Reorganized Christian Coalition of Alabama expands its agenda
MONTGOMERY (AP) — The reorganized Christian Coalition of Alabama is broadening its agenda to include environmental issues and putting together a paid staff to promote membership and lobby the Legislature.
On Thursday, Christian Coalition Chairman Randy Brinson played host to Andy Brack, president of the Center for a Better South, on his multistate tour to promote a book about environmental issues in the South.
Brinson said the Christian Coalition of Alabama is trying to encourage discussion on a wider variety of issues affecting the quality of life and empowerment of Alabamians.
“We’re here to support discussion and find a middle ground,” he said.

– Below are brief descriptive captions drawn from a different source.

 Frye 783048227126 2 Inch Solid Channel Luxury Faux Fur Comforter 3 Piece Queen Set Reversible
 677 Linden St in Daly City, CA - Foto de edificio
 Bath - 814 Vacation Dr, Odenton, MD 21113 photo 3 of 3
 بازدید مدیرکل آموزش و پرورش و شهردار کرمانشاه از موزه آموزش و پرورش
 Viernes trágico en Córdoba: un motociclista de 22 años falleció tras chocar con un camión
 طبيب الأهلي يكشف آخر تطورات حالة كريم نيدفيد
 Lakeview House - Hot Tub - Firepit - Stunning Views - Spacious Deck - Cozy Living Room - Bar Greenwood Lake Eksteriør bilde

For years, the Christian Coalition of Alabama focused on issues such as restricting gambling, limiting abortions and holding down taxes. But its longtime state leaders fell out with the national organization’s leadership last year and formed a new organization, Christian Action Alabama.

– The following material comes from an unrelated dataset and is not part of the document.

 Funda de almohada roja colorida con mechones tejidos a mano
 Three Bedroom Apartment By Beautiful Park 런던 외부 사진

Brinson, a Montgomery physician who had led Redeem the Vote drives to register young Christian voters, got appointed as the new state leader and began rebuilding the coalition.

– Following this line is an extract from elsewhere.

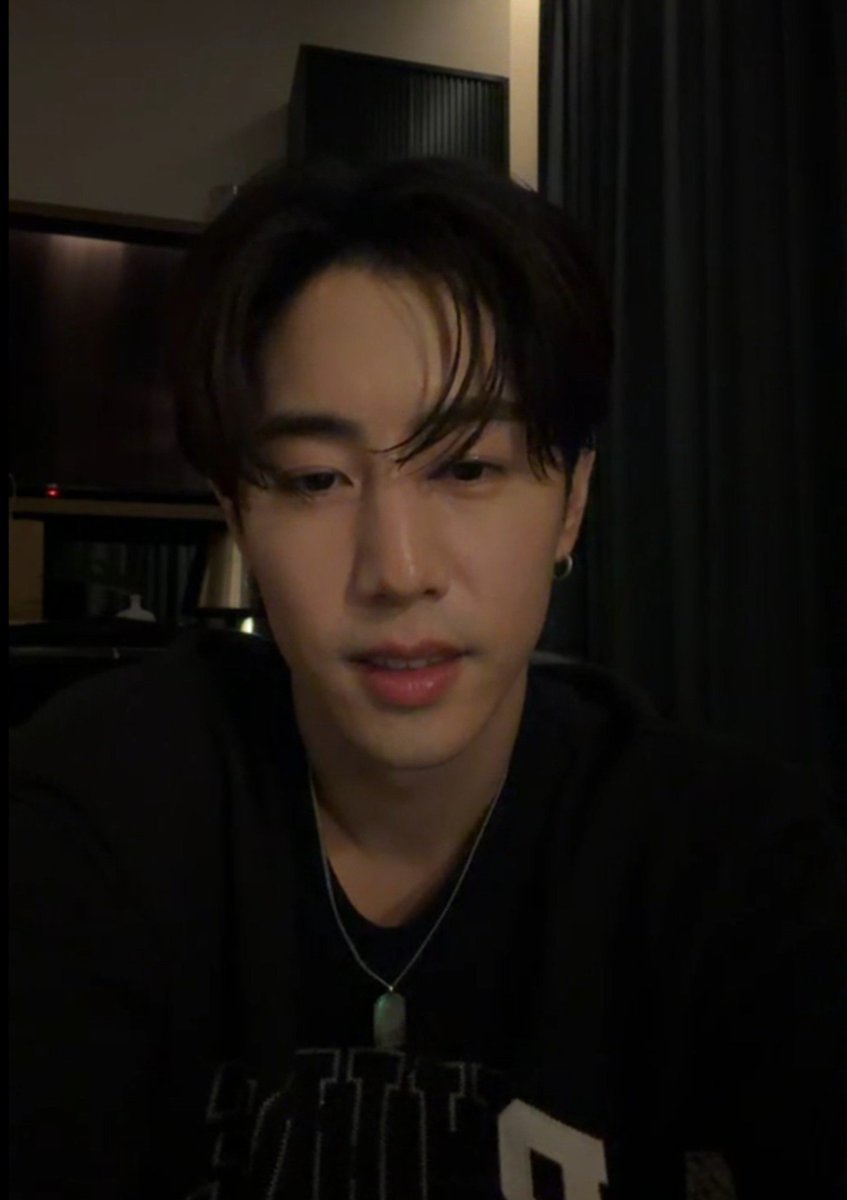 __________MB_'s tweet photo. ขอบคุณที่เกิดมาเป็นเรื่องหล่อๆ บนโลกใบนี้นะคับ https://t.co/iFpNHPw30j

Brinson said contributions from lawyers and business people, whom he declined to name, have made it possible for the organization to hire a full-time field director, Joseph Hollis, and part-time communications director, Eric Guttensohn. Brinson said Hollis will visit churches across the state to promote membership and will lobby the Legislature.
Brack and Democratic state Sen. Phil Leventis of Sumter, S.C., are touring the South to promote “Getting Greener,” a book about what the region can do to save energy and protect the environment.